Introduction: Estimation of vancomycin area under the curve (AUC) is challenging in the case of discontinuous administration. Machine learning approaches are increasingly used and can be an alternative to population pharmacokinetic (POPPK) approaches for AUC estimation. The objectives were to train XGBoost algorithms based on simulations performed in a previous POPPK study to predict vancomycin AUC from early concentrations and a few features (i.e. patient information) and to evaluate them in a real-life external dataset in comparison to POPPK.

Patients And Methods: Six thousand simulations performed from 6 different POPPK models were split into training and test sets. XGBoost algorithms were trained to predict trapezoidal rule AUC a priori or based on 2, 4 or 6 samples and were evaluated by resampling in the training set and validated in the test set. Finally, the 2-sample algorithm was externally evaluated on 28 real patients and compared to a state-of-the-art POPPK model-based averaging approach.

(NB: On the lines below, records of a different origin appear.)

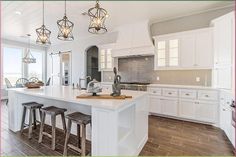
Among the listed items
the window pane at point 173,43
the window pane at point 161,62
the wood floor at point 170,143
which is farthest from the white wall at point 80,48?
the wood floor at point 170,143

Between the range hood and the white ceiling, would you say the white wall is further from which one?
the white ceiling

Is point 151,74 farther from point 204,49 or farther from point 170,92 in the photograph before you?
point 204,49

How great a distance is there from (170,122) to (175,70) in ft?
5.11

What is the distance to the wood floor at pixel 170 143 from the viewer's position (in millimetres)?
2289

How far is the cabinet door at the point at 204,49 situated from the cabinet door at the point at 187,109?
3.34ft

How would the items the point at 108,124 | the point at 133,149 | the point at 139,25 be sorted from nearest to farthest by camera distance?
1. the point at 108,124
2. the point at 133,149
3. the point at 139,25

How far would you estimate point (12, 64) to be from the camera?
6.96 meters

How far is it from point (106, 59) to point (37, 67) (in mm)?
4725

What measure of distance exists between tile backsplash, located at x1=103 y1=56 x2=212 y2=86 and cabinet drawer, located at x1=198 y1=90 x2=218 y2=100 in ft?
1.80

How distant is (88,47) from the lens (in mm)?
6398

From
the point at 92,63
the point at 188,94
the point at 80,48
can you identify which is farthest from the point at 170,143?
the point at 80,48

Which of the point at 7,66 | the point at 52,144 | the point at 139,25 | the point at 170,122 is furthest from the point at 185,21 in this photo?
the point at 7,66

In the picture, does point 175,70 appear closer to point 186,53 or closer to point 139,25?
point 186,53

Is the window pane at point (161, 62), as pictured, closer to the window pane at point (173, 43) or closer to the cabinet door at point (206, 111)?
the window pane at point (173, 43)
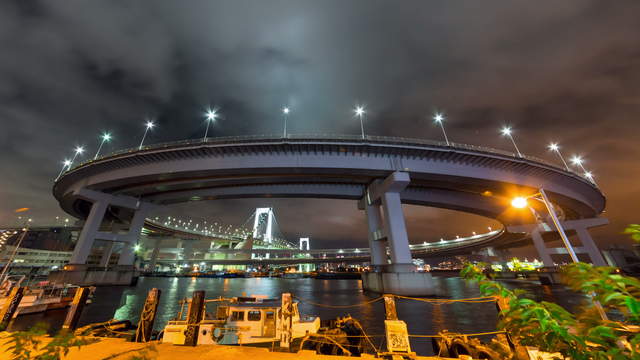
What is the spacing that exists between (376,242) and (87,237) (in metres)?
43.5

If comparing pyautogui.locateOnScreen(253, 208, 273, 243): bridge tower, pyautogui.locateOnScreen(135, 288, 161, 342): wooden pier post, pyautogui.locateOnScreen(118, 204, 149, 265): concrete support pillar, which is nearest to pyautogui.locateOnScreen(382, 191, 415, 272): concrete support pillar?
pyautogui.locateOnScreen(135, 288, 161, 342): wooden pier post

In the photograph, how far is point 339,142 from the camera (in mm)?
28859

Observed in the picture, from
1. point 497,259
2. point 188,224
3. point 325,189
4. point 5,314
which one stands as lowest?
point 5,314

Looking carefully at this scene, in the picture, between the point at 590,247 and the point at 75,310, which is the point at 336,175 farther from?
the point at 590,247

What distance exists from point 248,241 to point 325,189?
87.2 m

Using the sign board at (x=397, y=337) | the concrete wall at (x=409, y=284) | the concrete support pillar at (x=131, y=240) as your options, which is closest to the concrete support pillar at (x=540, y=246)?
the concrete wall at (x=409, y=284)

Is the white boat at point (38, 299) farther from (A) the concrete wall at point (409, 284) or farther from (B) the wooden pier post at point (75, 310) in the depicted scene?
(A) the concrete wall at point (409, 284)

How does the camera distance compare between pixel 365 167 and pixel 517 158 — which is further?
pixel 517 158

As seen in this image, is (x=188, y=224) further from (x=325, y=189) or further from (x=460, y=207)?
(x=460, y=207)

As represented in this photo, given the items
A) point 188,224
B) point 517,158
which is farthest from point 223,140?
point 188,224

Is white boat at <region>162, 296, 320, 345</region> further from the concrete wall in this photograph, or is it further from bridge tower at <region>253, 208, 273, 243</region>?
bridge tower at <region>253, 208, 273, 243</region>

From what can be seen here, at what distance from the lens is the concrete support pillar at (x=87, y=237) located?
35.4 meters

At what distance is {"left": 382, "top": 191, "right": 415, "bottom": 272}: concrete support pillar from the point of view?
87.0 feet

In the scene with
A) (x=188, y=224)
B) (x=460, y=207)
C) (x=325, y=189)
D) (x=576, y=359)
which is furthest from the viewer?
(x=188, y=224)
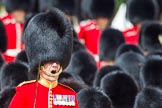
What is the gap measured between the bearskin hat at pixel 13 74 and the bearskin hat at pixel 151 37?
237 cm

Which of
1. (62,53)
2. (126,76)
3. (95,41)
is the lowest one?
(95,41)

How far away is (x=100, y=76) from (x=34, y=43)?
63.8 inches

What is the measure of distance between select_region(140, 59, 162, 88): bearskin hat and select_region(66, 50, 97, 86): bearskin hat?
77 centimetres

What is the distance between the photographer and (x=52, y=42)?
4527 millimetres

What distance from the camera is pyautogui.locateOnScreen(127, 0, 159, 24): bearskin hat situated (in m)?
9.07

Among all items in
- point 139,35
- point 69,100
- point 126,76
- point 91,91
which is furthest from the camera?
point 139,35

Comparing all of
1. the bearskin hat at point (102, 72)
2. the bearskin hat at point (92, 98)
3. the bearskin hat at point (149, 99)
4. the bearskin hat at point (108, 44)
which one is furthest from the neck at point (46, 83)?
the bearskin hat at point (108, 44)

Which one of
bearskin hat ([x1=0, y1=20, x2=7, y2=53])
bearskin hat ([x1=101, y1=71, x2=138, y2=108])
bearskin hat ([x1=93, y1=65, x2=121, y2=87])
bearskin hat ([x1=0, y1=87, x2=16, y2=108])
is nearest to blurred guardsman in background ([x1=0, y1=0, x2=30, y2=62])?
bearskin hat ([x1=0, y1=20, x2=7, y2=53])

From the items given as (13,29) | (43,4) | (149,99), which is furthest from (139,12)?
(149,99)

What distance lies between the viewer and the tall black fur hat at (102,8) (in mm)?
8953

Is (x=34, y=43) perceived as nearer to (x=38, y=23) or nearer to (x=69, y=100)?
(x=38, y=23)

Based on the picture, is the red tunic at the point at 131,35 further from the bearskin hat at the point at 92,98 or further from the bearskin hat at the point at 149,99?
the bearskin hat at the point at 92,98

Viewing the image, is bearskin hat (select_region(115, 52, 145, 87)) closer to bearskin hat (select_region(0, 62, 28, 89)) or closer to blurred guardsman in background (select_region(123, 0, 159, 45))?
bearskin hat (select_region(0, 62, 28, 89))

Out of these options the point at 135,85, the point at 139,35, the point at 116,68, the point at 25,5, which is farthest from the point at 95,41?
the point at 135,85
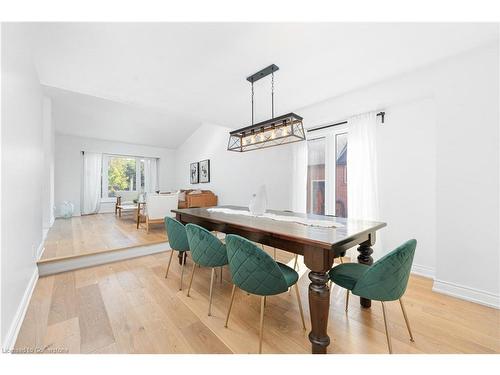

Results: The trained algorithms showed excellent performances in the test set with relative mean prediction error (MPE)/ imprecision (RMSE) of the reference AUC = 3.3/18.9, 2.8/17.4, 1.3/13.7% for the 2, 4 and 6 samples algorithms respectively. Validation in real patient showed flexibility in sampling time post-treatment initiation and excellent performances MPE/RMSE<1.5/12% for the 2 samples algorithm in comparison to different POPPK approaches.

Conclusions: The Xgboost algorithm trained from simulation and evaluated in real patients allow accurate and precise prediction of vancomycin AUC. It can be used in combination with POPPK models to increase the confidence in AUC estimation.